==== Source data
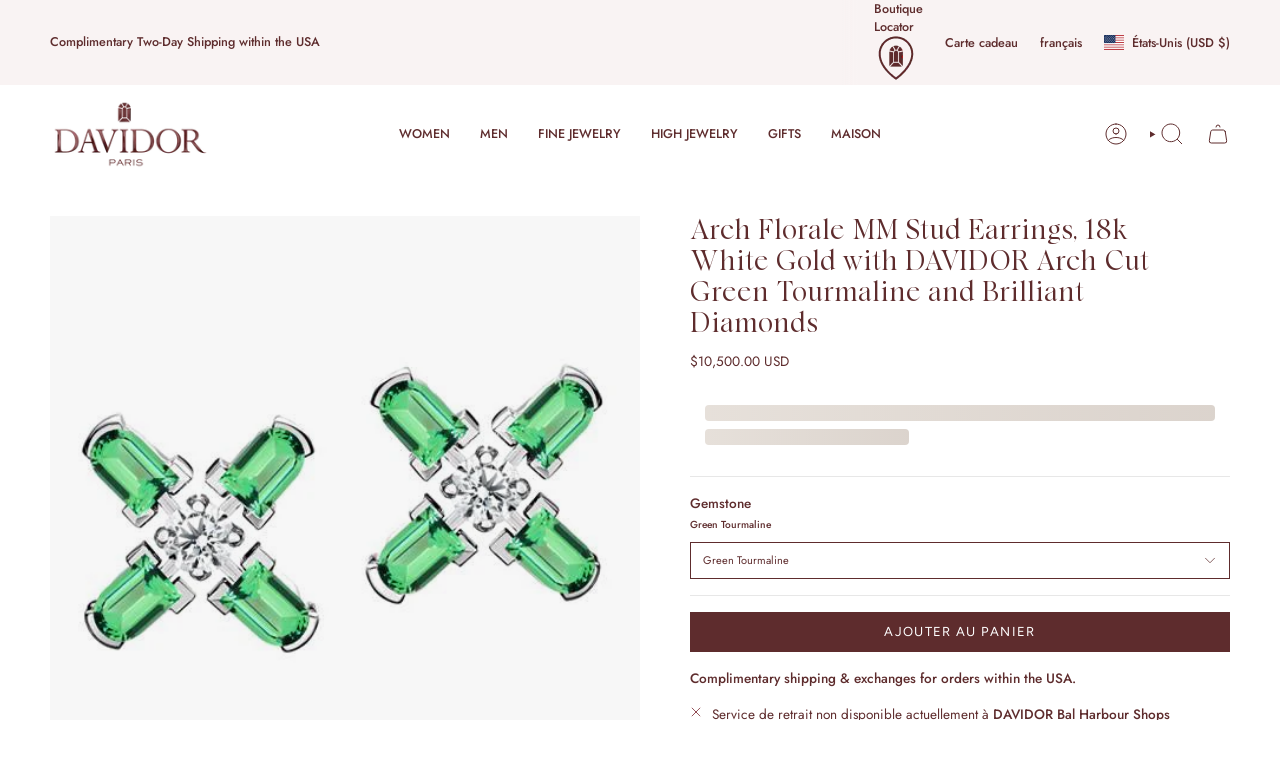

--- FILE ---
content_type: text/html; charset=utf-8
request_url: https://davidor.com/fr/variants/46037750350078/?section_id=api-pickup-availability
body_size: 704
content:
<div id="shopify-section-api-pickup-availability" class="shopify-section">
<div class="pickup__preview pickup__preview--primary"><svg aria-hidden="true" focusable="false" role="presentation" class="icon icon-cancel" viewBox="0 0 24 24"><path d="M6.758 17.243 12.001 12m5.243-5.243L12 12m0 0L6.758 6.757M12.001 12l5.243 5.243" stroke="currentColor" stroke-linecap="round" stroke-linejoin="round"/></svg><div class="pickup__info"><p class="pickup__info__text">Service de retrait non disponible actuellement à <strong>DAVIDOR Bal Harbour Shops</strong></p><button id="ShowPickupAvailabilityDrawer" class="pickup__button text-link small" aria-haspopup="dialog" data-popup-open>
            Vérifier la disponibilité dans d&#39;autres boutiques
          </button></div>
  </div>

  <dialog class="drawer" aria-modal="true" aria-labelledby="PickupAvailabilityHeading" data-pickup-drawer data-scroll-lock-required>
    <form method="dialog">
      <button class="visually-hidden no-js" aria-label="Proche"></button>
    </form>

    <div class="drawer__inner" data-scroll-lock-scrollable>
      <div class="drawer__head">
        <h3 class="caps" id="PickupAvailabilityHeading">Options de ramassage</h3>

        <button type="button" class="drawer__close" data-popup-close autofocus aria-label="Proche"><svg aria-hidden="true" focusable="false" role="presentation" class="icon icon-cancel" viewBox="0 0 24 24"><path d="M6.758 17.243 12.001 12m5.243-5.243L12 12m0 0L6.758 6.757M12.001 12l5.243 5.243" stroke="currentColor" stroke-linecap="round" stroke-linejoin="round"/></svg></button>
      </div>

      <div class="drawer__body" data-pickup-drawer-body data-scroll-lock-scrollable>
        <div class="pickup__product__wrap">
          <p class="pickup__product__title">Arch Florale MM Stud Earrings, 18k White Gold with DAVIDOR Arch Cut Green Tourmaline and Brilliant Diamonds</p><p class="pickup__variant"><span class="badge">
                  <span class="text-light">Gemstone</span><span class="divide">&nbsp;|&nbsp;</span>Green Tourmaline
</span></p></div>

        <ul class="pickup__list" role="list" aria-label="Options de ramassage" data-store-availability-drawer-content tabindex="0"><li class="pickup__list__item">
              <p class="strong"><svg aria-hidden="true" focusable="false" role="presentation" class="icon icon-cancel" viewBox="0 0 24 24"><path d="M6.758 17.243 12.001 12m5.243-5.243L12 12m0 0L6.758 6.757M12.001 12l5.243 5.243" stroke="currentColor" stroke-linecap="round" stroke-linejoin="round"/></svg>DAVIDOR Bal Harbour Shops
              </p><address class="pickup__address">
                <p>9700 Collins Avenue<br>Bal Harbour FL 33154<br>États-Unis</p>
<a aria-label="+ 1 3 0 5 3 9 7 8 4 8 1" href="tel:+13053978481">+13053978481</a></address>
            </li><li class="pickup__list__item">
              <p class="strong"><svg aria-hidden="true" focusable="false" role="presentation" class="icon icon-cancel" viewBox="0 0 24 24"><path d="M6.758 17.243 12.001 12m5.243-5.243L12 12m0 0L6.758 6.757M12.001 12l5.243 5.243" stroke="currentColor" stroke-linecap="round" stroke-linejoin="round"/></svg>DAVIDOR Vail
              </p><address class="pickup__address">
                <p>184 Gore Creek Drive<br>Vail CO 81657<br>États-Unis</p>
</address>
            </li></ul>
      </div>
    </div>
  </dialog></div>

--- FILE ---
content_type: text/javascript
request_url: https://davidor.com/cdn/shop/t/113/assets/custom-shipping-message.js?v=146687951497674198321751995757
body_size: 135
content:
(()=>{const section=document.querySelector('[data-section-type="product"]');if(!section)return;const block=section.querySelector(".product__block--custom-shipping-message");if(!block)return;const customShippingMessageTag=block.querySelector(".product__custom-shipping-message"),customShippingMessageSkeleton=document.querySelector(".product__custom-shipping-message-skeleton"),messagesScriptTag=section.querySelector("#custom-shipping-messages"),messagesJsonData=JSON.parse(messagesScriptTag.textContent);function hideSkeleton(){customShippingMessageSkeleton.style.display="none"}function showSkeleton(){customShippingMessageSkeleton.style.display="block"}async function fetchInventoryDetails(variantId){if(variantId=parseInt(variantId,10),!variantId)throw new Error(`Wrong variantId: ${variantId}`);try{const response=await fetch("https://davidor-inventory-api-4270ad5864ab.herokuapp.com/api/inventory-details",{method:"POST",headers:{"Content-Type":"application/json"},body:JSON.stringify({variant_id:variantId})});if(!response.ok){const errorData=await response.json();throw console.error("API Error:",errorData),new Error(`HTTP error! status: ${response.status}`)}return await response.json()}catch(error){throw console.error("Fetch error:",error),error}}function updateCustomShippingMessage(evt){const variantId=evt.detail.variant.id||"";variantId&&(showSkeleton(),fetchInventoryDetails(variantId).then(data=>{if(!data||!data.availableAt||!data.availableAt.length)return;let message;data.availableAt.includes("DAVIDOR LLC")?message=messagesJsonData.find(m=>m.location==="DAVIDOR LLC").message:data.availableAt.includes("DAVIDOR Bal Harbour Shops")?message=messagesJsonData.find(m=>m.location==="DAVIDOR Bal Harbour Shops").message:data.availableAt.includes("DAVIDOR Vail")?message=messagesJsonData.find(m=>m.location==="DAVIDOR Vail").message:data.availableAt.includes("DAVIDOR Paris")?message=messagesJsonData.find(m=>m.location==="DAVIDOR Paris").message:data.availableAt.includes("DAVIDOR Marketing")?message=messagesJsonData.find(m=>m.location==="DAVIDOR Marketing").message:data.availableAt.includes("DAVIDOR Riyadh")?message=messagesJsonData.find(m=>m.location==="DAVIDOR Riyadh").message:data.availableAt.includes("DAVIDOR Doha")?message=messagesJsonData.find(m=>m.location==="DAVIDOR Doha").message:data.availableAt.includes("DAVIDOR Atelier")?message=messagesJsonData.find(m=>m.location==="DAVIDOR Atelier").message:data.availableAt.includes("DAVIDOR Special Order")?message=messagesJsonData.find(m=>m.location==="DAVIDOR Special Order").message:message="",message=message.trim(),block.classList.toggle("hidden",message===""),customShippingMessageTag.textContent=message,hideSkeleton()}).catch(error=>{console.error("Error:",error)}))}const selectItem=section.querySelector(".select-popout__item.is-active a"),swatchInput=section.querySelector("radio-swatch:not(.swatch__button--sibling) input:checked");!selectItem&&!swatchInput?updateCustomShippingMessage({detail:{variant:{id:block.dataset.variantId}}}):section.addEventListener("theme:variant:change",updateCustomShippingMessage)})();
//# sourceMappingURL=/cdn/shop/t/113/assets/custom-shipping-message.js.map?v=146687951497674198321751995757
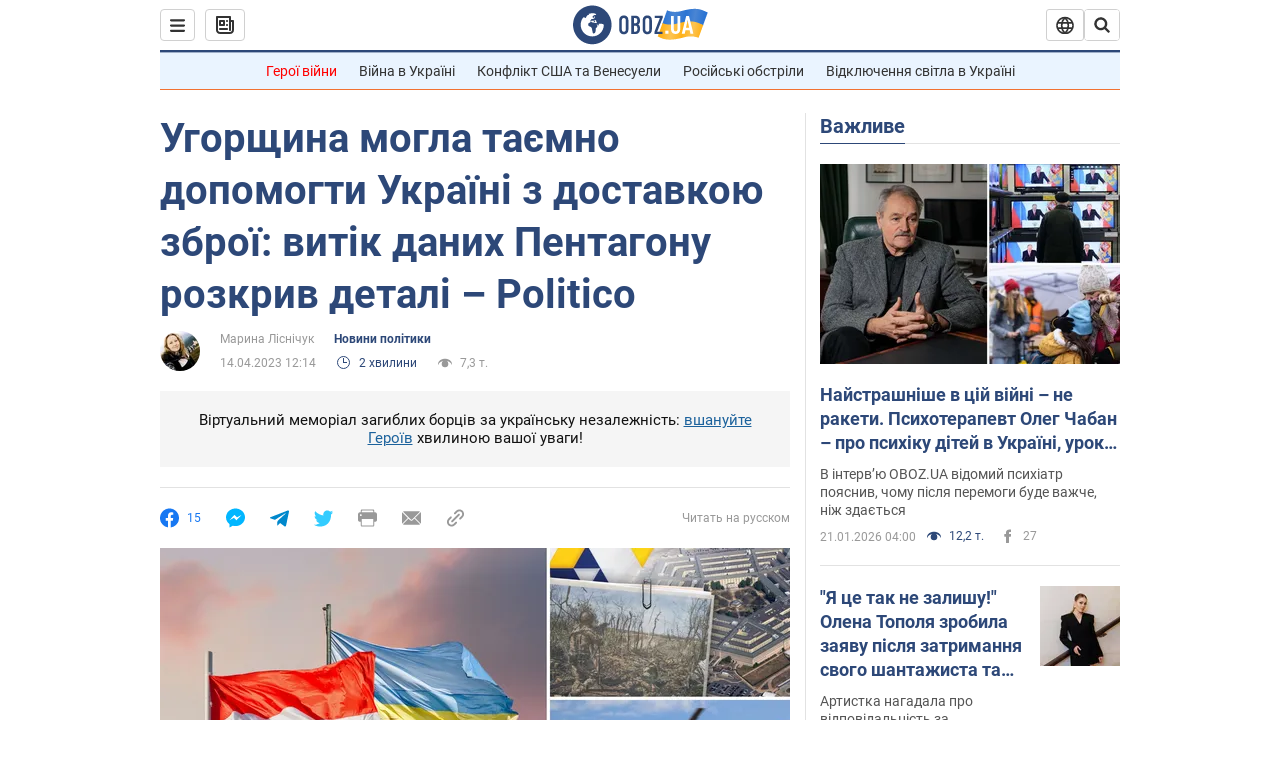

--- FILE ---
content_type: application/x-javascript; charset=utf-8
request_url: https://servicer.idealmedia.io/1418748/1?nocmp=1&sessionId=69717707-0d6e7&sessionPage=1&sessionNumberWeek=1&sessionNumber=1&scale_metric_1=64.00&scale_metric_2=256.00&scale_metric_3=100.00&cbuster=17690437193651736416&pvid=11395655-9814-4039-817e-d24ff4ee828e&implVersion=11&lct=1763555100&mp4=1&ap=1&consentStrLen=0&wlid=2ef1d334-9d7a-4b81-9337-0bfdcbc9f51d&uniqId=0d224&niet=4g&nisd=false&evt=%5B%7B%22event%22%3A1%2C%22methods%22%3A%5B1%2C2%5D%7D%2C%7B%22event%22%3A2%2C%22methods%22%3A%5B1%2C2%5D%7D%5D&pv=5&jsv=es6&dpr=1&hashCommit=cbd500eb&apt=2023-04-14T12%3A14%3A00&tfre=3966&w=0&h=1&tl=150&tlp=1&sz=0x1&szp=1&szl=1&cxurl=https%3A%2F%2Fwar.obozrevatel.com%2Fukr%2Fugorschina-mogla-taemno-dopomogti-ukraini-z-dostavkoyu-zbroi-vitik-danih-pentagonu-rozkriv-detali-politico.htm&ref=&lu=https%3A%2F%2Fwar.obozrevatel.com%2Fukr%2Fugorschina-mogla-taemno-dopomogti-ukraini-z-dostavkoyu-zbroi-vitik-danih-pentagonu-rozkriv-detali-politico.htm
body_size: 964
content:
var _mgq=_mgq||[];
_mgq.push(["IdealmediaLoadGoods1418748_0d224",[
["tsn.ua","11961761","1","Після окупації саме цього міста рф хоче закінчити війну","Переможниця «Битви екстрасенсів», тарологиня Яна Пасинкова передбачила, що Росія планувала вийти до Одеси і після окупації півдня України закінчити війну.","0","","","","XCi8lJ9Vhg2bDRMFko57DucA0wQ7OqGhaUcs5qFs9dAwTJzDlndJxZG2sYQLxm7SJP9NESf5a0MfIieRFDqB_Kldt0JdlZKDYLbkLtP-Q-UhstS0BaLEzQQGY0WQYjov",{"i":"https://s-img.idealmedia.io/n/11961761/45x45/96x0x386x386/aHR0cDovL2ltZ2hvc3RzLmNvbS90LzIwMjYtMDEvNTA5MTUzLzlhMjU5ODJiM2ExM2I0YjVhNjViYWFiOTg1ODY2NDBlLmpwZWc.webp?v=1769043719-2-Wy6Ydi9KvEaeIjObfdZXJaeKyfLcfAm5wXlGcUFtw","l":"https://clck.idealmedia.io/pnews/11961761/i/1298901/pp/1/1?h=XCi8lJ9Vhg2bDRMFko57DucA0wQ7OqGhaUcs5qFs9dAwTJzDlndJxZG2sYQLxm7SJP9NESf5a0MfIieRFDqB_Kldt0JdlZKDYLbkLtP-Q-UhstS0BaLEzQQGY0WQYjov&utm_campaign=obozrevatel.com&utm_source=obozrevatel.com&utm_medium=referral&rid=f4625aeb-f72d-11f0-b5fd-d404e6f98490&tt=Direct&att=3&afrd=296&iv=11&ct=1&gdprApplies=0&muid=q0lXysfOa41h&st=-300&mp4=1&h2=RGCnD2pppFaSHdacZpvmnoTb7XFiyzmF87A5iRFByjtkApNTXTADCUxIDol3FKO5_5gowLa8haMRwNFoxyVg8A**","adc":[],"sdl":0,"dl":"","category":"Интересное","dbbr":0,"bbrt":0,"type":"e","media-type":"static","clicktrackers":[],"cta":"Читати далі","cdt":"","eventtrackers":[{"url":"https://servicer.idealmedia.io/evt?t=i","method":1,"event":1},{"url":"https://servicer.idealmedia.io/evt?t=j","method":2,"event":1},{"url":"https://servicer.idealmedia.io/evt?t=i\u0026r=1","method":1,"event":2},{"url":"https://servicer.idealmedia.io/evt?t=j\u0026r=1","method":2,"event":2}],"tri":"f46270d6-f72d-11f0-b5fd-d404e6f98490","crid":"11961761"}],],
{"awc":{},"dt":"desktop","ts":"","tt":"Direct","isBot":1,"h2":"RGCnD2pppFaSHdacZpvmnoTb7XFiyzmF87A5iRFByjtkApNTXTADCUxIDol3FKO5_5gowLa8haMRwNFoxyVg8A**","ats":0,"rid":"f4625aeb-f72d-11f0-b5fd-d404e6f98490","pvid":"11395655-9814-4039-817e-d24ff4ee828e","iv":11,"brid":32,"muidn":"q0lXysfOa41h","dnt":2,"cv":2,"afrd":296,"consent":true,"adv_src_id":39175}]);
_mgqp();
========
● Your instructions
If a line in the material above contains "scrollable", show that line.

● Problem solution
    <div class="drawer__inner" data-scroll-lock-scrollable>
      <div class="drawer__body" data-pickup-drawer-body data-scroll-lock-scrollable>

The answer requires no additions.